◆ Trecho selecionado:
........

Segundo a legislação, o uso da Internet é permeado por inúmeros princípios, como a preservação e a garantia da neutralidade da rede (art. 3.º, inciso IV, Lei 12.965/14) e a liberdade de expressão, comunicação e manifestação de pensamento (art. 3.º, inciso I, Lei 12.965/14), e tem como objetivos o acesso à informação, ao conhecimento e à participação na vida cultural e na condição dos assuntos públicos (art. 4.º, inciso II, Lei 12.965/14).
Devemos ter em mente que o direito à liberdade de manifestação e pensamento previsto na Constituição não autoriza ofensas que possam ferir a honra e dignidade de uma pessoa.
No tocante à responsabilidade civil, quem produz ou compartilha informações falsas pode ser condenado a ressarcir a vítima se houver danos morais ou materiais.
É claro que a liberdade de manifestação do pensamento é o direito de qualquer um manifestar livremente suas opiniões, ideias e pensamentos sem medo de retaliação ou censura. Contudo, ao exercer a liberdade garantida na Constituição, uma pessoa ofender a dignidade de outra, surge então o direito de indenização que pode ser configurado em dano moral e/ou material, sendo que estes não se confundem e podem ser cumulados em um único processo.
Dano moral é o que atinge o ofendido como pessoa, não lesando seu patrimônio. É lesão de bem que integra os direitos da personalidade, como a honra, a dignidade, intimidade, a imagem, o bom nome, etc., como se infere dos art. 1º, III, e 5º, V e X, da Constituição Federal, e que acarreta ao lesado dor, sofrimento, tristeza, vexame e humilhação[1], afetando diretamente sua honra objetiva e subjetiva.

........

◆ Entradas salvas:
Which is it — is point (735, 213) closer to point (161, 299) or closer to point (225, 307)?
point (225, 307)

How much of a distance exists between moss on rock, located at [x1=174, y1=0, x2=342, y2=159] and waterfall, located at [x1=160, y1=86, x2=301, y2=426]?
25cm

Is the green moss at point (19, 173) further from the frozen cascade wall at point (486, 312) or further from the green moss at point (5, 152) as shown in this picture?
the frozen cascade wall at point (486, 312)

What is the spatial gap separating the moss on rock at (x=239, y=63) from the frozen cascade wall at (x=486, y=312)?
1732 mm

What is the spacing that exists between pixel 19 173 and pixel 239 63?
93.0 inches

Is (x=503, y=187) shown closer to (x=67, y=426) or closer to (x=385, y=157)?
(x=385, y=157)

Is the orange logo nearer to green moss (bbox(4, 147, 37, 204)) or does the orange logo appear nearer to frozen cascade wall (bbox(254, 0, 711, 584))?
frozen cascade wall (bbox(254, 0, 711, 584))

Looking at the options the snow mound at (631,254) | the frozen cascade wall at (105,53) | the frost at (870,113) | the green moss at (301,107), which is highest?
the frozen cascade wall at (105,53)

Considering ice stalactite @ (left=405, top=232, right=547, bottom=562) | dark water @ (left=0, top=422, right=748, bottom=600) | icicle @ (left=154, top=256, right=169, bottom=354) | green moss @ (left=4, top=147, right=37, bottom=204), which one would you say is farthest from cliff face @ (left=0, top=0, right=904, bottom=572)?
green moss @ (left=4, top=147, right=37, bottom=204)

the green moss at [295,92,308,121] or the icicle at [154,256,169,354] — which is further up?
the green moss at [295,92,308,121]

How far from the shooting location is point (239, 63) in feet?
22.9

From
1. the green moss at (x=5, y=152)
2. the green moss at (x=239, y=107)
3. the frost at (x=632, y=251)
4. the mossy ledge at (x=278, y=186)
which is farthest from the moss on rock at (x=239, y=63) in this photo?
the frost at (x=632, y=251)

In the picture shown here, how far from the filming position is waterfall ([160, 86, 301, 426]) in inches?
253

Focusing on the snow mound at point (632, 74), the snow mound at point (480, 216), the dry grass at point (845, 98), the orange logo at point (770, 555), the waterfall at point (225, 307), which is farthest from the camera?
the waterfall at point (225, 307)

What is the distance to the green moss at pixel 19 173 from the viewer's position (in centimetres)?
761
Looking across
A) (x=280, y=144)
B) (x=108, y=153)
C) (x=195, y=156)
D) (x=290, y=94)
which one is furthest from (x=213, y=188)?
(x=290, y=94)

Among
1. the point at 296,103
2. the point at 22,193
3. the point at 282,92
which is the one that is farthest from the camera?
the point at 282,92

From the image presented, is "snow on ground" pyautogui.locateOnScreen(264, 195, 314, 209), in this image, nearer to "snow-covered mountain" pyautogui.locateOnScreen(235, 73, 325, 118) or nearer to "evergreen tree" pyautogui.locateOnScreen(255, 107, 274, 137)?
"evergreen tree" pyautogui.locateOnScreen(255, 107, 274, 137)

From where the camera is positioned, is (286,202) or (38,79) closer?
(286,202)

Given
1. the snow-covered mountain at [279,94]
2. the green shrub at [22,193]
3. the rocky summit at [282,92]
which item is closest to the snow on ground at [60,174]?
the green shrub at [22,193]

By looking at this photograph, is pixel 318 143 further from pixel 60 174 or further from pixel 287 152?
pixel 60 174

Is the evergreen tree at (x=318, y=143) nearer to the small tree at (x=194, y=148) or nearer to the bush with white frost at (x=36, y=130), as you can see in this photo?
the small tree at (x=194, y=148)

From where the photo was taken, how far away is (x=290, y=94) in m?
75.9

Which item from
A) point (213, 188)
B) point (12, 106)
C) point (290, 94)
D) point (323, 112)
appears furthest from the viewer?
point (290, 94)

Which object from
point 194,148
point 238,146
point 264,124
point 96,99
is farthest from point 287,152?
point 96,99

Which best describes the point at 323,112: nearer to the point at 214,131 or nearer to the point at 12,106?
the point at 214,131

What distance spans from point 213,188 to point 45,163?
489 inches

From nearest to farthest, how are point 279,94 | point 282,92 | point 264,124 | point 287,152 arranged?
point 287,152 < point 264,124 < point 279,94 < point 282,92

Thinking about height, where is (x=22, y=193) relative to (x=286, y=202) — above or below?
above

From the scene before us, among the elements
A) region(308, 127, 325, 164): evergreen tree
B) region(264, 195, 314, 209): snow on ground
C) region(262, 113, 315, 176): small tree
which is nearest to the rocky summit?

........

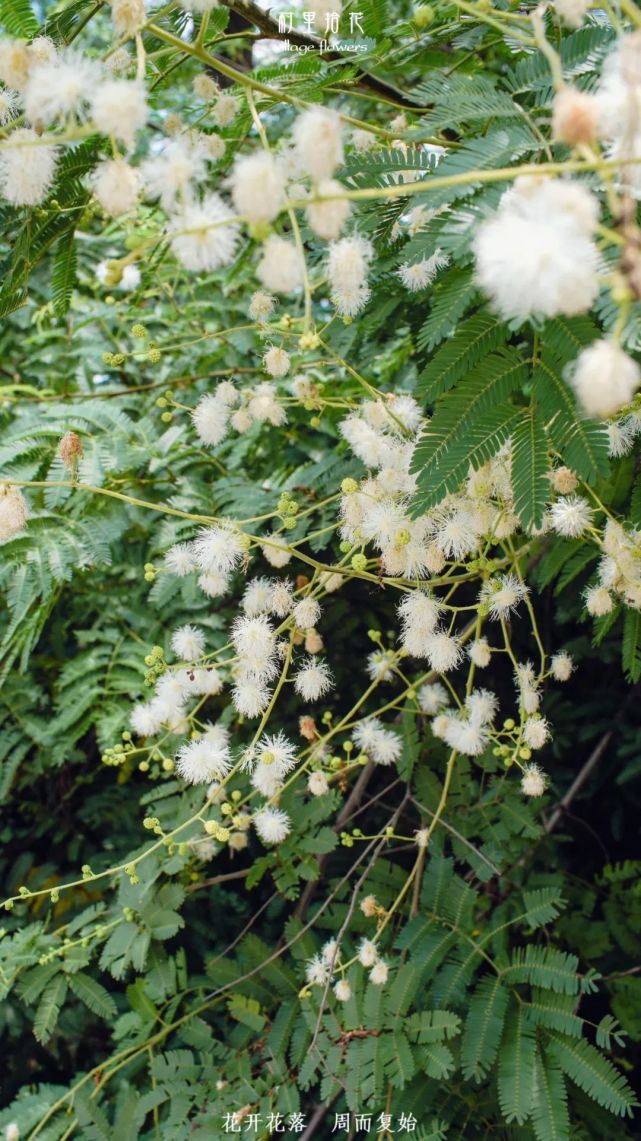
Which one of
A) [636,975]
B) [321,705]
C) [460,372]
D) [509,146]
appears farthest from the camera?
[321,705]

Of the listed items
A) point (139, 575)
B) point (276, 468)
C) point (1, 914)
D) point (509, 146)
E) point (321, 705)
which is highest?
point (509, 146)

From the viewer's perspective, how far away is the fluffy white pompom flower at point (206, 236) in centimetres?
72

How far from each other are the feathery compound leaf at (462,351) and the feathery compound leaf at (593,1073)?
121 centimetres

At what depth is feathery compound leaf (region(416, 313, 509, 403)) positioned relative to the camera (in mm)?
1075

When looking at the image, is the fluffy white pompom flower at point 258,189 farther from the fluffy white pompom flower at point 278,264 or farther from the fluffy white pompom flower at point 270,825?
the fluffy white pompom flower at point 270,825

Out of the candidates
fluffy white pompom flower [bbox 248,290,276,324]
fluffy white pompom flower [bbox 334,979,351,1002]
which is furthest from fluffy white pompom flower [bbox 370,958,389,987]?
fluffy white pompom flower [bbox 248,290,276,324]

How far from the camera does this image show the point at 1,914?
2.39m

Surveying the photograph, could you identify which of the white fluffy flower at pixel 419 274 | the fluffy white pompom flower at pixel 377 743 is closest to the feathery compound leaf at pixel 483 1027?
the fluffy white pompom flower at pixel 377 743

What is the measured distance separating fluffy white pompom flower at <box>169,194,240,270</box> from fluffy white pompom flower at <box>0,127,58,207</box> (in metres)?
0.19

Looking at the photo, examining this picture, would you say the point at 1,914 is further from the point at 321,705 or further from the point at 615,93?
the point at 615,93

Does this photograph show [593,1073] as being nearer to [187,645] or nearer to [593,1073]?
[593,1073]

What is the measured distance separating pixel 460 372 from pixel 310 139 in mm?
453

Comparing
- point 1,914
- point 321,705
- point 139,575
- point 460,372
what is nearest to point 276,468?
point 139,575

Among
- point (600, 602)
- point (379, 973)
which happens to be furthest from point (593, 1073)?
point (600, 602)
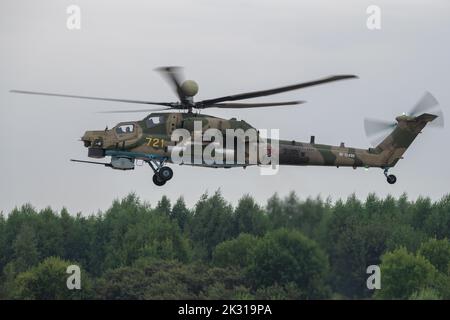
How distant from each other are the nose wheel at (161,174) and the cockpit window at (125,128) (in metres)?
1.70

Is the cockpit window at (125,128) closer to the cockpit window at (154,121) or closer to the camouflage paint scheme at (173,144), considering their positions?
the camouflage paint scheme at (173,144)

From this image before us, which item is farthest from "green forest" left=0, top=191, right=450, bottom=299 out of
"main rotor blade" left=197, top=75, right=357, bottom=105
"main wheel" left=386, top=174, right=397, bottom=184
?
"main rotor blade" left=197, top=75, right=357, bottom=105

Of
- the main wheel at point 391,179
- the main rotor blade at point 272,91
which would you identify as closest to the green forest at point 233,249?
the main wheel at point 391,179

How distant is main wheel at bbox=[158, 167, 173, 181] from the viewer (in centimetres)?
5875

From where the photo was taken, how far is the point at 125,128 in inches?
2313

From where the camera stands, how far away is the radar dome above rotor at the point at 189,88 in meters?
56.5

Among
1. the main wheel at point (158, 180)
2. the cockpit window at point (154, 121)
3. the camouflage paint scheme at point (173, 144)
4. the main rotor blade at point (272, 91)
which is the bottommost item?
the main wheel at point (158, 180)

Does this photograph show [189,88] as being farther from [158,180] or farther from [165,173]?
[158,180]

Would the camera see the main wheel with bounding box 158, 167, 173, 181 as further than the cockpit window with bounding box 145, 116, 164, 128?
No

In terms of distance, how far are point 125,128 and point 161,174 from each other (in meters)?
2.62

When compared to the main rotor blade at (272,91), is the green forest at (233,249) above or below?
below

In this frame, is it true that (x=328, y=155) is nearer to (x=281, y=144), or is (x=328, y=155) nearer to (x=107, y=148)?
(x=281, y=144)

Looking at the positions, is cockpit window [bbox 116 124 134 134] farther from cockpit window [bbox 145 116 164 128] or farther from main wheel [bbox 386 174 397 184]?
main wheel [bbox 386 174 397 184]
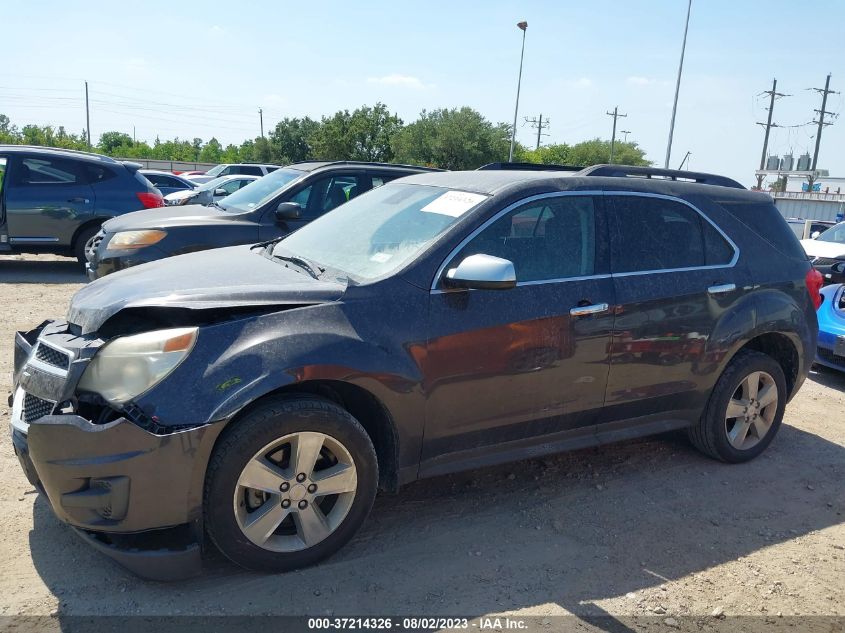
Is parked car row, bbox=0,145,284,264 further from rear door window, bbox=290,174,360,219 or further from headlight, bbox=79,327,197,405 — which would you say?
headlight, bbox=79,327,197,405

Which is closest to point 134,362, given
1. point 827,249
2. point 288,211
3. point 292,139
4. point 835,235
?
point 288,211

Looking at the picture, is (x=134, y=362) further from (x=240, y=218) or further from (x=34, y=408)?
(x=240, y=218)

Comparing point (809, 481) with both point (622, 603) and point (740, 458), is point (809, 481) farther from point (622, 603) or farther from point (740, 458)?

........

◆ Tarefa proposta 1: No trecho selecionado, reescreva a parte que começa nas palavras "Devemos ter em" e termina após "de uma pessoa.", trocando "ofensas" por "agressões".
◆ Tarefa proposta 2: Enumere os direitos da personalidade que o trecho selecionado cita nominalmente como bens lesados pelo dano moral.
◆ Tarefa proposta 3:
Responda com base no trecho selecionado:
(a) Que inciso do art. 3.º da Lei 12.965/14 trata da neutralidade da rede?
(b) Quem pode ser condenado a ressarcir a vítima por danos morais ou materiais?
(c) Onde os danos moral e material podem ser cumulados?
Responda com base somente no trecho selecionado.

◆ Solução 1:
Devemos ter em mente que o direito à liberdade de manifestação e pensamento previsto na Constituição não autoriza agressões que possam ferir a honra e dignidade de uma pessoa.

◆ Solução 2: Honra; dignidade; intimidade; imagem; bom nome.

◆ Solução 3:
(a) O inciso IV.
(b) Quem produz ou compartilha informações falsas.
(c) Em um único processo.